■ Problem requirements
Every line from the line containing "Concentration shows on" through the end of the data is to be reproduced exactly, excluding pictures.

■ Material provided
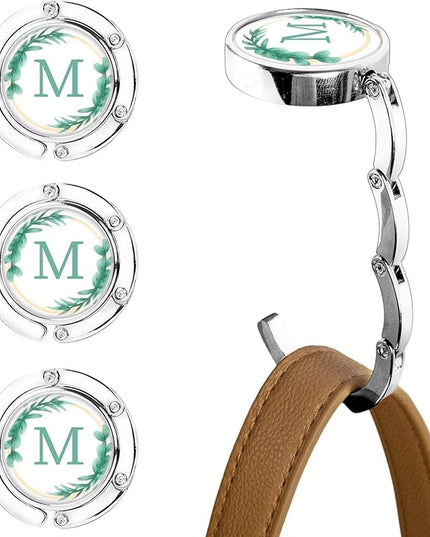 XSUIOY 3Pcs Personalized Initial Foldable Purse Hook for Table,Crushed Flower Letters Folding Purse Hanger,Purse Holder Handbag Hanger Collection Desk Table Bag Hooks Gifts for Women Bag(Green-M)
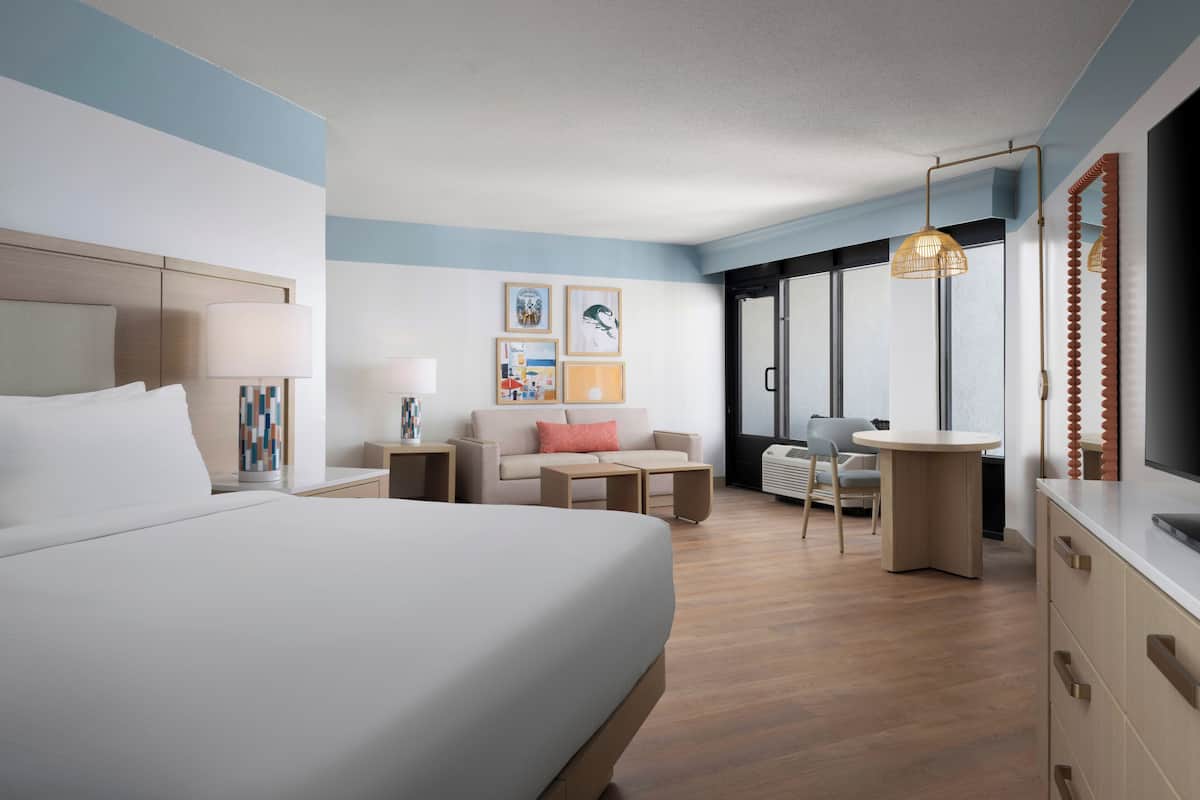 A modern hotel room with a large bed, a sofa, a small table, and a desk. There are framed pictures on the wall, a window with a view, and a ceiling light.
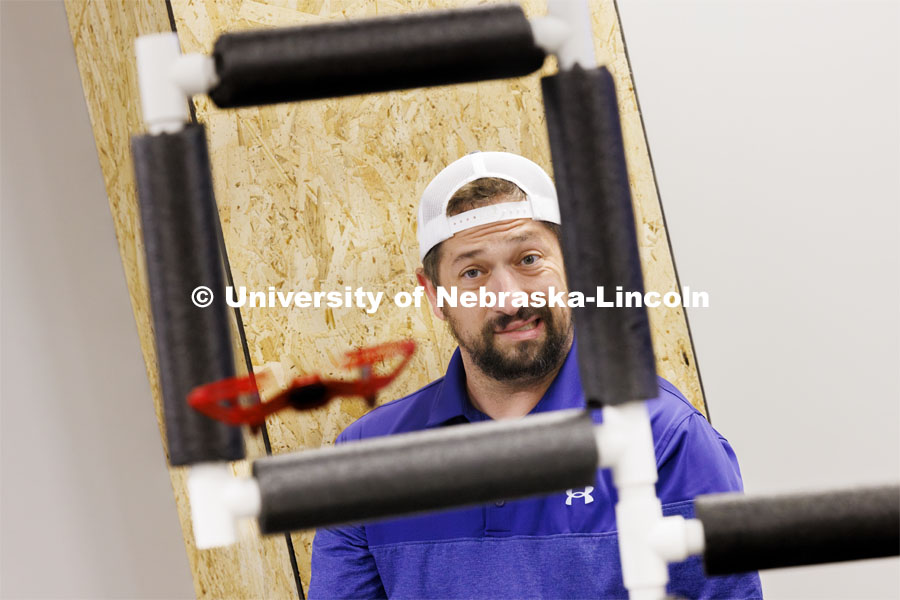 Concentration shows on Nick Restau’s face as he tries to pilot a small UAV through an obstacle course at Nebraska Innovation Studio. Restau, from Milford Public Schools, is one of several teachers training to get their drone license in a class taught by Travis Ray from Nebraska Innovation Studio. June 18, 2024. Photo by Craig Chandler / University Communication and Marketing.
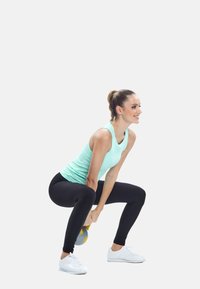 Atleta che indossa un top a spalle scoperte azzurro chiaro e leggings neri, mentre esegue uno squat con un kettlebell grigio, su uno sfondo bianco semplice.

■ Exercise response
 Concentration shows on Nick Restau’s face as he tries to pilot a small UAV through an obstacle course at Nebraska Innovation Studio. Restau, from Milford Public Schools, is one of several teachers training to get their drone license in a class taught by Travis Ray from Nebraska Innovation Studio. June 18, 2024. Photo by Craig Chandler / University Communication and Marketing.
 Atleta che indossa un top a spalle scoperte azzurro chiaro e leggings neri, mentre esegue uno squat con un kettlebell grigio, su uno sfondo bianco semplice.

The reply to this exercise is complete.